L’institut américain affirme qu’« aucune étude en cours pour utiliser le cannabis comme traitement du cancer humain n’existe dans la base de données » du ministère de la santé américain. Cette base de données est consultable ici (en anglais). Et de conclure en rappelant que la Food and Drug Association (FDA), chargée de contrôler la mise sur le marché des denrées alimentaires et des médicaments aux Etats-Unis, « n’a pas approuvé l’utilisation du cannabis ou de ses dérivés comme traitement contre le cancer ».
De possibles risques passés sous silence
Par ailleurs, l’article ne fait aucune mention du débat qui anime les scientifiques sur la dangerosité potentielle du cannabis thérapeutique. Si elle est mal encadrée, sa consommation pourrait avoir des effets nocifs chez les cancéreux, notamment en cas d’interaction médicamenteuse (lorsque le patient prend du cannabis alors qu’il est déjà sous traitement).
C’est l’une des questions soulevées lors du congrès de l’American Society of Clinical Oncology (ASCO), qui réunit jusqu’au 4 juin, à Chicago (Illinois), la fine fleur des cancérologues du monde entier. Parmi des dizaines d’autres pistes, les vertus du cannabis dans la lutte contre le cancer ont été discutées. D’après le spécialiste québécois du cannabis thérapeutique Claude Cyr, intervenant au cours de l’événement, « il y a des études qui démontrent que dans certains cas cela pourrait faire augmenter la grosseur des tumeurs ».
Une autre spécialiste présente sur place et interrogée par Franceinfo, Charlotte Joly, cancérologue à l’hôpital Henri-Mondor, à Créteil (Val-de-Marne), a insisté sur le danger des interactions médicamenteuses. D’après elle, la France a donc bien fait de jouer la prudence avant de lancer l’expérimentation du cannabis thérapeutique sur son territoire.
Un décret de 2013 autorise déjà la vente de trois médicaments à base de cannabis, de manière très exceptionnelle. Aujourd’hui, c’est bien l’idée d’une légalisation complète à des fins thérapeutiques qui prend forme, pour soulager certains symptômes de maladies comme le cancer (douleurs, anxiété, nausées, manque d’appétit, etc.).

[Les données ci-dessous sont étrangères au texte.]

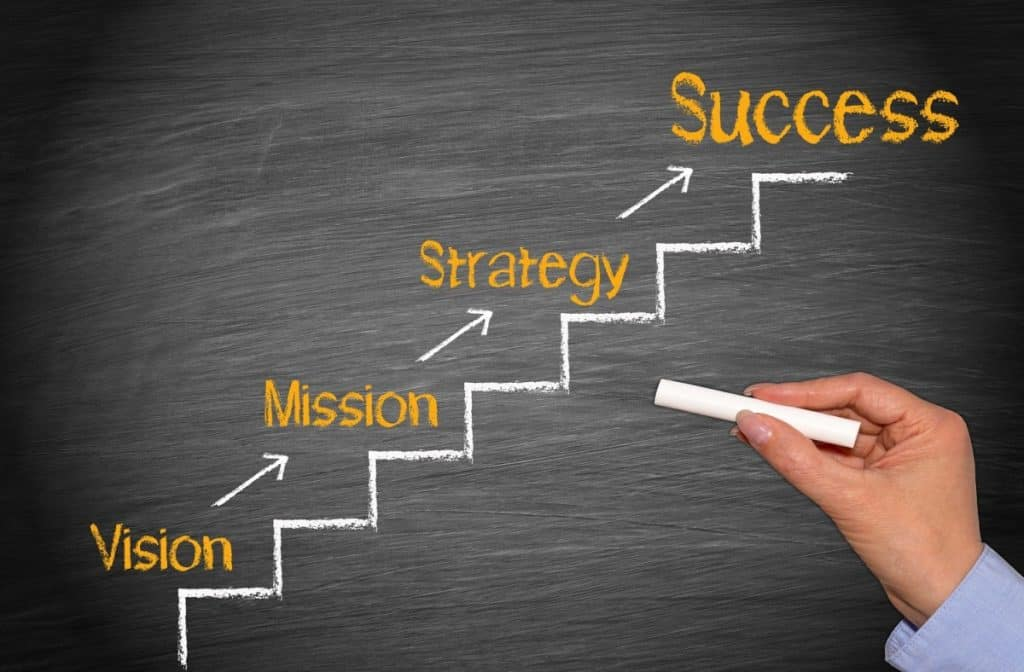 ision, Mission, Strategy, Success - business performance ladder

L’Agence nationale de sécurité du médicament et des produits de santé (ANSM) doit rendre, le 26 juin, les conclusions de son rapport très attendu sur la mise en vente de traitements à base de cannabis, avant une validation définitive de l’expérimentation par le ministère de la santé. Entre 300 000 et 1 million de Français pourraient être concernés, sur une zone géographique qui reste à définir.